Another of his examples in this line are the muscarinic ligands, which I know from personal experience, as a search of my name through the literature and patent databases will show. And although GPCRs are among the most valuable target classes of all, we still have to face up to some disturbing facts about them:
Thus, for both of these G protein-coupled receptor families, a major question is whether their function is so critical, nuanced, and complex as to preclude advances based on the molecular approaches currently being used that may lack the necessary heuristic relationship to the complexity/redundancies of the systems present in a more physiological or disease-related milieu. Based on progress over the past 40 years, it may well be concluded that the opioid and muscarinic receptor families represent intractable targets in the search for improved small-molecule therapeutics. But maybe the next NCE….???
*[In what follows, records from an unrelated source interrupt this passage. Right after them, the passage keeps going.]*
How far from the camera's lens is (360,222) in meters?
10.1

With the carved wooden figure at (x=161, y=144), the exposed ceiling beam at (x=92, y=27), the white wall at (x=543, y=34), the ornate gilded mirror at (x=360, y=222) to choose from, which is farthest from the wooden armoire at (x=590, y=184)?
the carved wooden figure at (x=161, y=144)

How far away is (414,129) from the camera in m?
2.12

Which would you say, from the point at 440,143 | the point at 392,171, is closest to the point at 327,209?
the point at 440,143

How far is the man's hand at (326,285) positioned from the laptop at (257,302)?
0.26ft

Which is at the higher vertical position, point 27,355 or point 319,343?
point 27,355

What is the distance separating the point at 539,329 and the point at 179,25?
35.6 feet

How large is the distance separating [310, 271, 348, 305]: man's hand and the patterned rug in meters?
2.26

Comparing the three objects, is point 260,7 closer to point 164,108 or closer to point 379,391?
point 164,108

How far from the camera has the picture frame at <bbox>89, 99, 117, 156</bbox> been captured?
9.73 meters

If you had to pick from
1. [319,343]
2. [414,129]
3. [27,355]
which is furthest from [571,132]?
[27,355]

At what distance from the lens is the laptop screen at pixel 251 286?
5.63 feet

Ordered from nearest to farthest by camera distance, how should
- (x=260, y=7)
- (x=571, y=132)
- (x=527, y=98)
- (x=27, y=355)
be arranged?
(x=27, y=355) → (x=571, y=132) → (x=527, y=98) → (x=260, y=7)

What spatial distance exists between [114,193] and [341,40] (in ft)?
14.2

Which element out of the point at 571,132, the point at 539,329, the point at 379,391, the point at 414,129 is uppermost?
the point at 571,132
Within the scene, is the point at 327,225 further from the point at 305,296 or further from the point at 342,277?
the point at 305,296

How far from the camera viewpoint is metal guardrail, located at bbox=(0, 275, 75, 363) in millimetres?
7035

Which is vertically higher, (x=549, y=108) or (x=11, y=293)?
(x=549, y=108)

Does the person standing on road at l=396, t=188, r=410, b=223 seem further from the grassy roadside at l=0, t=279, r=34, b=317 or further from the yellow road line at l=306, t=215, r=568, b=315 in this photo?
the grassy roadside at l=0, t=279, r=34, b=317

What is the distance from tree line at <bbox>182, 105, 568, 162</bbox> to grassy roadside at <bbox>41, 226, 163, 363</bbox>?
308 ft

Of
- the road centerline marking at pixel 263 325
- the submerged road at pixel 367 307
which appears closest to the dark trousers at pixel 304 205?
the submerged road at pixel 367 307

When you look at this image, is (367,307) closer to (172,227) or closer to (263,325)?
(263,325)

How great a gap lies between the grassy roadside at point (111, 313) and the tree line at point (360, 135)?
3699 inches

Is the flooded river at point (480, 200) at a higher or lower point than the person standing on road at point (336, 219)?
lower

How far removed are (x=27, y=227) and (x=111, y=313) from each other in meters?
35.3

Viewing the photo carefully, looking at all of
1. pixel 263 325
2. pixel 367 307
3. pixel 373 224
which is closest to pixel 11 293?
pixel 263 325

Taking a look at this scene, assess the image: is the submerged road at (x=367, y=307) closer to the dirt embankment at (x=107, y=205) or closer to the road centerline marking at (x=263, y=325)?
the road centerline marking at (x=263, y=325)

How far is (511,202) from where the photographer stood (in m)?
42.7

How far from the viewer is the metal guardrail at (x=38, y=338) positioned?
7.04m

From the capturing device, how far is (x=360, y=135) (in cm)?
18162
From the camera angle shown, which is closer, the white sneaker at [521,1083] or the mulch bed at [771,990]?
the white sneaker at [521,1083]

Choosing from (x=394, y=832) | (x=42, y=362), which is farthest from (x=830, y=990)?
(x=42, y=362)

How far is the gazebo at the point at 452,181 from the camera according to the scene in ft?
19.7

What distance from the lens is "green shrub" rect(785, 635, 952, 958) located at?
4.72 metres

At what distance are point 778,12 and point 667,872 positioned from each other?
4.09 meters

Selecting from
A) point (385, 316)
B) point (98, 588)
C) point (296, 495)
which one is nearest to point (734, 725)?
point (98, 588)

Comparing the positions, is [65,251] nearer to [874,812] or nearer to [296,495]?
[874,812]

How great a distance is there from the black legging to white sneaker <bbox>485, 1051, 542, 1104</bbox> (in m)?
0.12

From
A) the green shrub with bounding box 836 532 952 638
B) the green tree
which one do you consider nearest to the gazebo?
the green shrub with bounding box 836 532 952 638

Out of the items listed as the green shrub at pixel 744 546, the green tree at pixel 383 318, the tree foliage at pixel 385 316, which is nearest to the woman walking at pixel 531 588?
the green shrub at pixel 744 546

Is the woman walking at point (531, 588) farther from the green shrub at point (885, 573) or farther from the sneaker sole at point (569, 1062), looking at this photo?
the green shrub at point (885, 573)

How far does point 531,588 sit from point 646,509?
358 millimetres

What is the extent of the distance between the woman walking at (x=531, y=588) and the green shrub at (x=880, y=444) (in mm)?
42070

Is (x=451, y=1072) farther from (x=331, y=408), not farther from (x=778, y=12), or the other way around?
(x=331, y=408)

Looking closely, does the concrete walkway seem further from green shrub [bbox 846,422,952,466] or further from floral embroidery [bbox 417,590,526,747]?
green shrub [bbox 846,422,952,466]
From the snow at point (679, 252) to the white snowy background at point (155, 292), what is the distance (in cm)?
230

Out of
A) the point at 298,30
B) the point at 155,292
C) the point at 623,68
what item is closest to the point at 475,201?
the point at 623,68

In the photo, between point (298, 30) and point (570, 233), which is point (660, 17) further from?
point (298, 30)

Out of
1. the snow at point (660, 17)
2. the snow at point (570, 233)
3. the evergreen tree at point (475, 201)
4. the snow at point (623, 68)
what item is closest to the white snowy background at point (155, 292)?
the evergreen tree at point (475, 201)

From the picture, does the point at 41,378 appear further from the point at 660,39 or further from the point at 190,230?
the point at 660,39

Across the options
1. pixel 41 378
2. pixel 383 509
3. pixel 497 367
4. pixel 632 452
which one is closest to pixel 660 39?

At the end of the article is a table of possible approaches to get out of the preclinical swamp. Interestingly, it's noted that it was "generated at the request of one of the reviewers", who probably asked what the author proposed to do about all this. I won't reproduce it all here, but it boils down to being more rigorous about data and statistics, using the hardest, most real-world models, and giving people the time to pursue these approaches even if they're going against the crowd while doing so. I don't see any his recommendations that I disagree with, but (and this isn't his fault), I don't see any of them that I haven't seen before, either. There needs no ghost, my lord, come from the grave, to tell us this.